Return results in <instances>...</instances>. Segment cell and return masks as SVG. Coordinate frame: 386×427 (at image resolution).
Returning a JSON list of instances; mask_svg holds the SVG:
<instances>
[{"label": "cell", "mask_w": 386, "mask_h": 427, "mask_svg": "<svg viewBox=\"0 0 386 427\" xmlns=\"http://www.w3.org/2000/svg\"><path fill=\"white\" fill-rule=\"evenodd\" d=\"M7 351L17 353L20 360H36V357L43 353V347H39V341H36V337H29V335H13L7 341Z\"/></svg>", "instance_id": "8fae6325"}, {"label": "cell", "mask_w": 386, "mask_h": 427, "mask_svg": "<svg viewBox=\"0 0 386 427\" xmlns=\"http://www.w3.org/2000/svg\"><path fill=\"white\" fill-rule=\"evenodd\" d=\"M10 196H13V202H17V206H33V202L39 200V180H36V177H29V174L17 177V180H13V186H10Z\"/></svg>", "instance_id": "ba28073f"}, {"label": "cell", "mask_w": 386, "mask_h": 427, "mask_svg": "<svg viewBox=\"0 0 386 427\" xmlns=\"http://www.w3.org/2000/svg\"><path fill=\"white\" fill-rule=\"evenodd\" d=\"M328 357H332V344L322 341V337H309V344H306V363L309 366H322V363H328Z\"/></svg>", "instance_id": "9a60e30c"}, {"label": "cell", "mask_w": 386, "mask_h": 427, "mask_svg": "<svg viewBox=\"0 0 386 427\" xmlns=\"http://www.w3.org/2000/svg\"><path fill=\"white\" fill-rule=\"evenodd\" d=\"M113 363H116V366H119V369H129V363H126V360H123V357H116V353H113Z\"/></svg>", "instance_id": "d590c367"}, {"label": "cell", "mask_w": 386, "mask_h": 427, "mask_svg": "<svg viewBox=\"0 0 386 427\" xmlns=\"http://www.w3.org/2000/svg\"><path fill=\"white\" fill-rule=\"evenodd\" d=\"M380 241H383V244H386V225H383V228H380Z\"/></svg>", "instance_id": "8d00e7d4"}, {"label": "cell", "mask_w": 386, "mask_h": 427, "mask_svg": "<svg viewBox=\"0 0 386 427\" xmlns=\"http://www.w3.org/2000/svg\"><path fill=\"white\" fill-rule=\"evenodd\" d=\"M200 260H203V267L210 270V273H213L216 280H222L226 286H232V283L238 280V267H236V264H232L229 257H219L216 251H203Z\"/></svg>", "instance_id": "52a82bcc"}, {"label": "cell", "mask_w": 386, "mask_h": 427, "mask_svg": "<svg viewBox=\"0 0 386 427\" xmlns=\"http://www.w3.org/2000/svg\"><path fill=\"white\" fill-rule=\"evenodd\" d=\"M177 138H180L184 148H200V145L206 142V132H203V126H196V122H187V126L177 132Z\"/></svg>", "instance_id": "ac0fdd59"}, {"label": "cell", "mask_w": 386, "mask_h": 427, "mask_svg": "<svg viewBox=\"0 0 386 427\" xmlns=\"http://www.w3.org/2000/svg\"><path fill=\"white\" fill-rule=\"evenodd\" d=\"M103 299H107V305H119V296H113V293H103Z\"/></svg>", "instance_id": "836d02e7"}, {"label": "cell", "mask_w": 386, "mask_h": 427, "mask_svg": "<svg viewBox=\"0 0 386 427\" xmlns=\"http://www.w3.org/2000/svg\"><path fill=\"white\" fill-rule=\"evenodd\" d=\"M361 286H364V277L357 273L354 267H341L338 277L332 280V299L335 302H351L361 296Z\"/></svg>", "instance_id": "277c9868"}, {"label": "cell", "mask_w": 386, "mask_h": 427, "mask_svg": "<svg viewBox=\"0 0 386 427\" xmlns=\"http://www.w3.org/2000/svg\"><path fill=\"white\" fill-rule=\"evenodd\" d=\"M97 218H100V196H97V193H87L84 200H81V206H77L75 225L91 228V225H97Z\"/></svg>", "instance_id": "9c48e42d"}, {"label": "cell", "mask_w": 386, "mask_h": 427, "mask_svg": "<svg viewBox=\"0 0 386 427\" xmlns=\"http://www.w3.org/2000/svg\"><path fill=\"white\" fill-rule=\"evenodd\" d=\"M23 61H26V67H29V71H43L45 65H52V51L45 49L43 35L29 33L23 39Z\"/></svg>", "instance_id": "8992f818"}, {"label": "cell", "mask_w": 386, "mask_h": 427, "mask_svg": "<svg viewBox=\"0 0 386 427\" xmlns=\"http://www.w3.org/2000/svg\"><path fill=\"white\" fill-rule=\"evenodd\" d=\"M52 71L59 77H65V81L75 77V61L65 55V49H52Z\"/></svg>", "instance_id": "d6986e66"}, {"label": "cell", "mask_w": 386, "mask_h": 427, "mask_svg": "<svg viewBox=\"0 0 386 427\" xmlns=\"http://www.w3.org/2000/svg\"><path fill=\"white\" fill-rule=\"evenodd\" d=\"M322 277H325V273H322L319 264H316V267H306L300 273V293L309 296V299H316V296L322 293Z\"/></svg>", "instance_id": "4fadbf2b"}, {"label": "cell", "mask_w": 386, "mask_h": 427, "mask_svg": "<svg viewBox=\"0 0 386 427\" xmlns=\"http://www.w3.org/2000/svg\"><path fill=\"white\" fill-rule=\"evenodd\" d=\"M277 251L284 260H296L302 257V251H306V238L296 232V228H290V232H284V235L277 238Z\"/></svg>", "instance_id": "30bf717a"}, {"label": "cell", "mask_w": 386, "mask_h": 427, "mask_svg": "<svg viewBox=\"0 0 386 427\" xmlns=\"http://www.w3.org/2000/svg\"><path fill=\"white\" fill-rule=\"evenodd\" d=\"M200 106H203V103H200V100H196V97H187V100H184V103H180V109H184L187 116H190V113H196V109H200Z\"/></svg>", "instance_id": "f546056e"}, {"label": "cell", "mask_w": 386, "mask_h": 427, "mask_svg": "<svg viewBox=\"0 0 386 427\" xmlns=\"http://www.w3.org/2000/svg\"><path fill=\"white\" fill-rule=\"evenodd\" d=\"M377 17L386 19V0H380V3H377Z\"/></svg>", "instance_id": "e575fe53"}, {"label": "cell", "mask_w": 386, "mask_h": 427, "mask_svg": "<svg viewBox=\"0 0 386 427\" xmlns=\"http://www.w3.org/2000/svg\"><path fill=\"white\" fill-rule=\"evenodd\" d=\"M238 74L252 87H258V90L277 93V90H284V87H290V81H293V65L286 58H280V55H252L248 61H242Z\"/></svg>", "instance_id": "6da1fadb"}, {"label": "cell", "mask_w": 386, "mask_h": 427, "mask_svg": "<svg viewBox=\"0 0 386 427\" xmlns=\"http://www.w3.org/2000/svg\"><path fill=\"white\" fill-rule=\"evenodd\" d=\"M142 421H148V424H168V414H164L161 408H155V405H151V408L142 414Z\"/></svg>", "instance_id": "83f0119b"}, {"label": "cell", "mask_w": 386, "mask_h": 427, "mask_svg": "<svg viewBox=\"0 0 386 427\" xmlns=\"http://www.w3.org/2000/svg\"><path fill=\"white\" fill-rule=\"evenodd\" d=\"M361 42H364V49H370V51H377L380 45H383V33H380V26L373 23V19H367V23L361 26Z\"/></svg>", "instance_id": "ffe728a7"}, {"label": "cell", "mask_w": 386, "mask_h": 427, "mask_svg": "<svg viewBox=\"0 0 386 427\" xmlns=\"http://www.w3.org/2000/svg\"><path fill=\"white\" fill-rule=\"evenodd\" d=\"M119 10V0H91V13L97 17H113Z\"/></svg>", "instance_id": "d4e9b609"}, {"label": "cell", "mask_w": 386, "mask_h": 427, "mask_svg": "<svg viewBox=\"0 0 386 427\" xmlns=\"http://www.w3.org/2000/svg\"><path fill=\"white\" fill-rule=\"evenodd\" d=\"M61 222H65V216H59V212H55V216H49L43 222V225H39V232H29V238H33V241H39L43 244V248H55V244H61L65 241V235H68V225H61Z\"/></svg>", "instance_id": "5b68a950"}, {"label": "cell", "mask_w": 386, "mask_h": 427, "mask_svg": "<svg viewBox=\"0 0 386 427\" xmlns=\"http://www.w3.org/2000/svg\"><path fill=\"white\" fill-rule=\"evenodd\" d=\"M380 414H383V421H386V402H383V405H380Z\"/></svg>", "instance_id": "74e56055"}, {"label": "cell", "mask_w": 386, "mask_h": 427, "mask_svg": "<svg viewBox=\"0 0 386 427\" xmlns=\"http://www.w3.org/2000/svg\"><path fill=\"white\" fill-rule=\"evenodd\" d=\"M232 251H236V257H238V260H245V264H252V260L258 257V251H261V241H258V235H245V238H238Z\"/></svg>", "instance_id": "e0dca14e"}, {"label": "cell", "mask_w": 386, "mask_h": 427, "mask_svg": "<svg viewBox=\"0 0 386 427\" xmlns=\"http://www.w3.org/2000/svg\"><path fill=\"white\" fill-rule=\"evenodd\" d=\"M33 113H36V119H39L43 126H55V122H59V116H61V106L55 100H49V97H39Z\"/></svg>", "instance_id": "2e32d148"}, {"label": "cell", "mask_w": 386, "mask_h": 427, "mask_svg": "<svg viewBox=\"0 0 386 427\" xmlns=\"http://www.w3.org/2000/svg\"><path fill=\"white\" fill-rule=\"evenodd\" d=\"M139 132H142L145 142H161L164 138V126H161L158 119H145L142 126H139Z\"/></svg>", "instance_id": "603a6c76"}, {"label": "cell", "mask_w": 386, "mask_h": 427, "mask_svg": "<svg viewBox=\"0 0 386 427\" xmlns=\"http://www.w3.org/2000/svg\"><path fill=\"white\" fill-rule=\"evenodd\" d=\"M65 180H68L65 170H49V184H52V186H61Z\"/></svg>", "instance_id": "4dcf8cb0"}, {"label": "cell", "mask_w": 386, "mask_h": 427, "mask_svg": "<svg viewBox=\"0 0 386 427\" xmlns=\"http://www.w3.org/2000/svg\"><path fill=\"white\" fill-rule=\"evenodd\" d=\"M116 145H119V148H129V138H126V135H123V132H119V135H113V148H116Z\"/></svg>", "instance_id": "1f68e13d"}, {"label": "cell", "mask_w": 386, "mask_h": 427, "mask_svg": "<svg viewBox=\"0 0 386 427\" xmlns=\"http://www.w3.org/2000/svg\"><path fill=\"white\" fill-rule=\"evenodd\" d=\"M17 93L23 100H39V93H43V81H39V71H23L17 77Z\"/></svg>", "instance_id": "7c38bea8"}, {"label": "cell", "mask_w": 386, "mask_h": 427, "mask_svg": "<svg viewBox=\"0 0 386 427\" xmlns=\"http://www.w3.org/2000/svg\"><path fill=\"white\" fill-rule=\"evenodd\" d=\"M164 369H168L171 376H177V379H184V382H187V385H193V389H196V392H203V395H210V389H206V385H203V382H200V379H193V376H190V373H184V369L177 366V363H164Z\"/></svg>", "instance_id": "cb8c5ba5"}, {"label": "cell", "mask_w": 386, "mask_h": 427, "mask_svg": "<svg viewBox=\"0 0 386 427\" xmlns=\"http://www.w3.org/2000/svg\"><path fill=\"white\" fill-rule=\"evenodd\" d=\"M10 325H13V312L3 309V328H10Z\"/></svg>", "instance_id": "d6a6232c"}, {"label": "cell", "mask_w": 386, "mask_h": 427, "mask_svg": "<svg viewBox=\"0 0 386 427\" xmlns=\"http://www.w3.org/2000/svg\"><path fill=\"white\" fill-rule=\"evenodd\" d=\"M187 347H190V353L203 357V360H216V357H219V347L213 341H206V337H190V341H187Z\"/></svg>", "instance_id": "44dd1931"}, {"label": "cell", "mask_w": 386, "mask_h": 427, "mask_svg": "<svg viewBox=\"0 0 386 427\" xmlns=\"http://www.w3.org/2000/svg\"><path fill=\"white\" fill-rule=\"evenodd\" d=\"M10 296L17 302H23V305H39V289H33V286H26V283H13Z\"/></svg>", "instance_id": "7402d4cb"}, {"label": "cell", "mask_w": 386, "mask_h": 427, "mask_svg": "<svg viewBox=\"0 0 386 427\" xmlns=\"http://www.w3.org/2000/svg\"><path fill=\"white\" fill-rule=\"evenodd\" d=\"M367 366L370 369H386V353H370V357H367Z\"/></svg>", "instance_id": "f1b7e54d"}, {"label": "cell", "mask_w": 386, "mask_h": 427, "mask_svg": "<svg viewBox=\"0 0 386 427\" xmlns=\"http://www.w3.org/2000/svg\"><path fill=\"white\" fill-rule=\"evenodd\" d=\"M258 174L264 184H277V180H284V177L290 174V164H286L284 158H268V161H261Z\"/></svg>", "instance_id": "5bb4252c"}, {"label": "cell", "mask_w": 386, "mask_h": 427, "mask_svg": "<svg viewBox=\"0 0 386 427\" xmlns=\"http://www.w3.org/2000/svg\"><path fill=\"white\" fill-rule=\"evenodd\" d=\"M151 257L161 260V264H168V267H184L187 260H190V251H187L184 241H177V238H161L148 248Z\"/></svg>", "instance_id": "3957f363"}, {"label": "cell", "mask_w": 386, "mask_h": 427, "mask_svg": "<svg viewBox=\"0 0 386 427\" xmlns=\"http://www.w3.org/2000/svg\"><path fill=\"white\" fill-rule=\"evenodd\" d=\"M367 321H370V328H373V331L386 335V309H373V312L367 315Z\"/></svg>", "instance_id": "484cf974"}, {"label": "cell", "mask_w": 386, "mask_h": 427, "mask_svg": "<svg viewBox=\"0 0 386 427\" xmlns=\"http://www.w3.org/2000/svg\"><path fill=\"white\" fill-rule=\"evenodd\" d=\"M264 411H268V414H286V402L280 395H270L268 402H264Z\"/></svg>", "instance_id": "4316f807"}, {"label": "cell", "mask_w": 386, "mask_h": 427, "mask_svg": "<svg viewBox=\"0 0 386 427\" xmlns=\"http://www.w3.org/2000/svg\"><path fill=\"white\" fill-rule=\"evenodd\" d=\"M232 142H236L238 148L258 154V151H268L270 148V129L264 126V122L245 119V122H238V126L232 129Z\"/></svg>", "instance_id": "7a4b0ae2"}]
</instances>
-*-
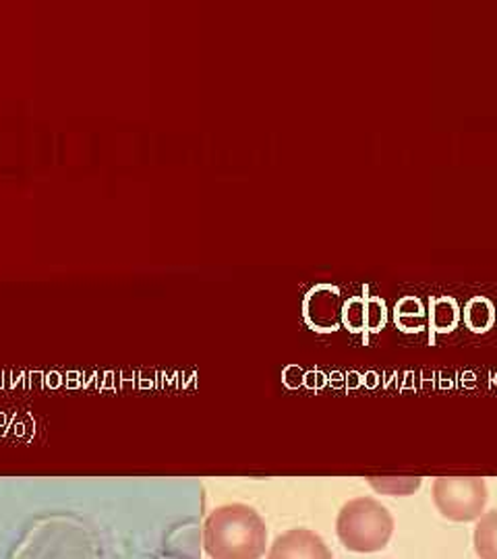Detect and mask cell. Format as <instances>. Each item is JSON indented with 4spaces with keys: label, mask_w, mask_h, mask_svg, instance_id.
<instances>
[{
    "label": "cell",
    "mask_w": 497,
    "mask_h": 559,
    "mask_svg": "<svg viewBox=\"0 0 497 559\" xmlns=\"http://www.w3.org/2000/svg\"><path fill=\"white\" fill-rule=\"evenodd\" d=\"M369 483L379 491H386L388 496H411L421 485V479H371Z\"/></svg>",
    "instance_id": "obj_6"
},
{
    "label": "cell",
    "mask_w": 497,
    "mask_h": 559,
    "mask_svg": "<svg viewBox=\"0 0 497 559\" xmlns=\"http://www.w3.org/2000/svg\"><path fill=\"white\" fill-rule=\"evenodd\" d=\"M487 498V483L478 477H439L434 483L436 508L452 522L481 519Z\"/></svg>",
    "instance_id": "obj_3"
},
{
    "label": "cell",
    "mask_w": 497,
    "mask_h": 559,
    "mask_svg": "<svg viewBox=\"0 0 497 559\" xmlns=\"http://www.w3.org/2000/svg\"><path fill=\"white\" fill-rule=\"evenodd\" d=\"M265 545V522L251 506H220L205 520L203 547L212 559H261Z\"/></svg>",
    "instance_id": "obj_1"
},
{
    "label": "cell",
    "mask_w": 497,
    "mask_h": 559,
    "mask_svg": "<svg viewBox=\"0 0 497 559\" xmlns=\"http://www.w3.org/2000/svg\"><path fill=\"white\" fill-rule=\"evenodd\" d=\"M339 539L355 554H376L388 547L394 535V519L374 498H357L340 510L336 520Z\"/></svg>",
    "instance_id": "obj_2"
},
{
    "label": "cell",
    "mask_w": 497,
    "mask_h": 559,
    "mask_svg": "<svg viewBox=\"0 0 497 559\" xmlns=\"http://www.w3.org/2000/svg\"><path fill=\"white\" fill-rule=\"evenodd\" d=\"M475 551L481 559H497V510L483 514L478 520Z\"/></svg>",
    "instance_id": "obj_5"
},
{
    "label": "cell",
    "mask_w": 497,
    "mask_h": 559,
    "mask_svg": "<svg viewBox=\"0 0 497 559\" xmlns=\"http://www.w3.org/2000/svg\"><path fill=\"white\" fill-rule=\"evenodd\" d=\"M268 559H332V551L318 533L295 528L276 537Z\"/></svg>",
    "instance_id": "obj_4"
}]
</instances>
-*-
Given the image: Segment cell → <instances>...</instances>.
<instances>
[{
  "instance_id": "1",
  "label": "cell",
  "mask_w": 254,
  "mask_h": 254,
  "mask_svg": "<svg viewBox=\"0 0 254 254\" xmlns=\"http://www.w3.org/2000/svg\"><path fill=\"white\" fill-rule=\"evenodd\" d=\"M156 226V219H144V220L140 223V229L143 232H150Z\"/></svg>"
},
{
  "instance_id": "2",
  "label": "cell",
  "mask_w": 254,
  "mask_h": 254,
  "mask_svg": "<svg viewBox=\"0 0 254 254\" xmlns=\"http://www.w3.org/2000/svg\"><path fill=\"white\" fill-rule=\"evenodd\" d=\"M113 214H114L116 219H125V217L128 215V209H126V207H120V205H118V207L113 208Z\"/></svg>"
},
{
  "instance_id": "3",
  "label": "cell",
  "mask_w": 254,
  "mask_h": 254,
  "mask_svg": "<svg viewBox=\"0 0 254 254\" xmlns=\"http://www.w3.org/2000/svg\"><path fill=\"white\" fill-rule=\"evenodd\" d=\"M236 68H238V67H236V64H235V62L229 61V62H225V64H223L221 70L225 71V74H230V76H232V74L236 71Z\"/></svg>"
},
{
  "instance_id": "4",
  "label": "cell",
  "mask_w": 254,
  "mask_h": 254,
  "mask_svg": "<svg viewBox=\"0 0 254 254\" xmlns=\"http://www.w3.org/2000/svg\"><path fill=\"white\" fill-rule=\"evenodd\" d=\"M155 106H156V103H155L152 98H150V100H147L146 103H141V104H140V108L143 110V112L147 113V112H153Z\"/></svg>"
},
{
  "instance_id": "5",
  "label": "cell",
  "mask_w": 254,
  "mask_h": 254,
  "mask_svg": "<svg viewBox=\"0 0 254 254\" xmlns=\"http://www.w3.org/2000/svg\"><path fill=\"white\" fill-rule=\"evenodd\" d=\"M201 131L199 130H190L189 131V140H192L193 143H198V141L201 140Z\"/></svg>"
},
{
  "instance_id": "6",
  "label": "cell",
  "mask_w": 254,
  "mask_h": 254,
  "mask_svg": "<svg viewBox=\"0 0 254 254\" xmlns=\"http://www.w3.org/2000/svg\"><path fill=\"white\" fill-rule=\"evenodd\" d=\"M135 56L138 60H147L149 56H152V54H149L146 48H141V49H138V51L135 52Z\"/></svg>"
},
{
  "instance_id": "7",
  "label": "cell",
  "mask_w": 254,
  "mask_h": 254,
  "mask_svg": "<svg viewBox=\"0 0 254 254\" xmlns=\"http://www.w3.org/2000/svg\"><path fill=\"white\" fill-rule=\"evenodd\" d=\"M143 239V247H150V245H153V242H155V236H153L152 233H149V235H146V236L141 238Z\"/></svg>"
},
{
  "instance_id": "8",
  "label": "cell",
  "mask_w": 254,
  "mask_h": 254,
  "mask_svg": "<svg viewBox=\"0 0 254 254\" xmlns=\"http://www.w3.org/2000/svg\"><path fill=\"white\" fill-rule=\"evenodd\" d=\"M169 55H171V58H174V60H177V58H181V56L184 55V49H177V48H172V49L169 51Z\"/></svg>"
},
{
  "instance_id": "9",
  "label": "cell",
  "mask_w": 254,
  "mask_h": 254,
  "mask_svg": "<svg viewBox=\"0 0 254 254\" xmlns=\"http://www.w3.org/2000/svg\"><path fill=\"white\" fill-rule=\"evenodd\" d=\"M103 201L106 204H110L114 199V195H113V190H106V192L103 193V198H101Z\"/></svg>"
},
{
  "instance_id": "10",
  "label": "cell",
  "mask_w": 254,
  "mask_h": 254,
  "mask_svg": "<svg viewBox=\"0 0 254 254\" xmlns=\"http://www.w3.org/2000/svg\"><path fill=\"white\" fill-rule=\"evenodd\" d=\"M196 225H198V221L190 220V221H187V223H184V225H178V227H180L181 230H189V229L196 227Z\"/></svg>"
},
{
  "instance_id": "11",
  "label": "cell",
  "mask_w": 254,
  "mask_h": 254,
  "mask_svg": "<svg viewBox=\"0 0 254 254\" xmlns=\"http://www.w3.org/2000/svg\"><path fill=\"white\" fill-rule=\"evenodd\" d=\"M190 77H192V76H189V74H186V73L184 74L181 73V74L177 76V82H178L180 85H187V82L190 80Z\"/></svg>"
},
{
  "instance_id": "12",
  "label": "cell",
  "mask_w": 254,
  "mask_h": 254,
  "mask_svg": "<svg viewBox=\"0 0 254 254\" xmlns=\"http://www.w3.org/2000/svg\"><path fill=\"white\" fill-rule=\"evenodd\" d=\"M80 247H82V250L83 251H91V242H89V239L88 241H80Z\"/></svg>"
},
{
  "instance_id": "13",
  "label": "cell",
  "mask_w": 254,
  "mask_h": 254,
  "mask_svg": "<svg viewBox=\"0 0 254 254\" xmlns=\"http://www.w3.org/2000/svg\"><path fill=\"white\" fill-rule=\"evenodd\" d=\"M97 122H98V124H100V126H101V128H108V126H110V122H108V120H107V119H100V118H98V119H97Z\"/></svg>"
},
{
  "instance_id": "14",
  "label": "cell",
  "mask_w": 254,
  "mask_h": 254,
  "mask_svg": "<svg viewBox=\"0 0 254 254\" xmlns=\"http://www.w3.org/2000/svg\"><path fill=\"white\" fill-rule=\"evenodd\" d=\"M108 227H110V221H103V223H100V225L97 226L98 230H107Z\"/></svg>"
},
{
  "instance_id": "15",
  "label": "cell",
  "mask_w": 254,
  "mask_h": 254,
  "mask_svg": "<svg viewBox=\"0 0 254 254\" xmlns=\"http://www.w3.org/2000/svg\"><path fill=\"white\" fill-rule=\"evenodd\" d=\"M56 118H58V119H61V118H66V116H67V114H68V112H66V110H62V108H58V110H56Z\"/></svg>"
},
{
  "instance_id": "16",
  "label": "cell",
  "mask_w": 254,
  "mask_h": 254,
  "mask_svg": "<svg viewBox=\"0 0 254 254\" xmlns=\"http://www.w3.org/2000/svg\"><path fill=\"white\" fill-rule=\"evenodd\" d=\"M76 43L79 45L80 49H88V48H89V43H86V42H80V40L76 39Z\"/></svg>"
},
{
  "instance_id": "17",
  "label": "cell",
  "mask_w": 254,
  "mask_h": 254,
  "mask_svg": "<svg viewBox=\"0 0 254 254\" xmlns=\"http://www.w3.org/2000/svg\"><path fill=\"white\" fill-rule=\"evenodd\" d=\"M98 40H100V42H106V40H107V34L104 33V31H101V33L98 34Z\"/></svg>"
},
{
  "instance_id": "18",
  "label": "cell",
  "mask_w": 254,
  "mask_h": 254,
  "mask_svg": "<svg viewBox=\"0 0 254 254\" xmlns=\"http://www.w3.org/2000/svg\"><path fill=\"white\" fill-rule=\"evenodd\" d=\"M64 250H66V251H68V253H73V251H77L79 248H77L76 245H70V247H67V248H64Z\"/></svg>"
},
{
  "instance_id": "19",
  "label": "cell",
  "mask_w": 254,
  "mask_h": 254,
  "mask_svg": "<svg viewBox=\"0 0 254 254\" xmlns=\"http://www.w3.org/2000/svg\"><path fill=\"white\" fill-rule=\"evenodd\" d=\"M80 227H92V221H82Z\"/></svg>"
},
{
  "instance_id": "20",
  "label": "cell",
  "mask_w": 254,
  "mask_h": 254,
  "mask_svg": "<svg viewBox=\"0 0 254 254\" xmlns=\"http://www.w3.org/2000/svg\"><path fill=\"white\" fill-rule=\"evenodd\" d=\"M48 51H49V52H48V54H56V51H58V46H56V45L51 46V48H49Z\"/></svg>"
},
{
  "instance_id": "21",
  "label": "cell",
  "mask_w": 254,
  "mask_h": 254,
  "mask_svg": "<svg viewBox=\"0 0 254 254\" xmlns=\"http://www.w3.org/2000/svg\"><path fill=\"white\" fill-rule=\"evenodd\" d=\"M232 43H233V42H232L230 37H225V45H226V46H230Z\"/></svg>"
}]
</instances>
-*-
EXERCISE GOAL: Identify each line in the records above that contains the string "Segment" and copy those lines. Case counts.

SOLUTION FOR THIS PROBLEM:
Return results in <instances>...</instances>. Segment cell and return masks as SVG. Coordinate frame: 386×427 (at image resolution).
Given the image: Segment cell → <instances>...</instances>.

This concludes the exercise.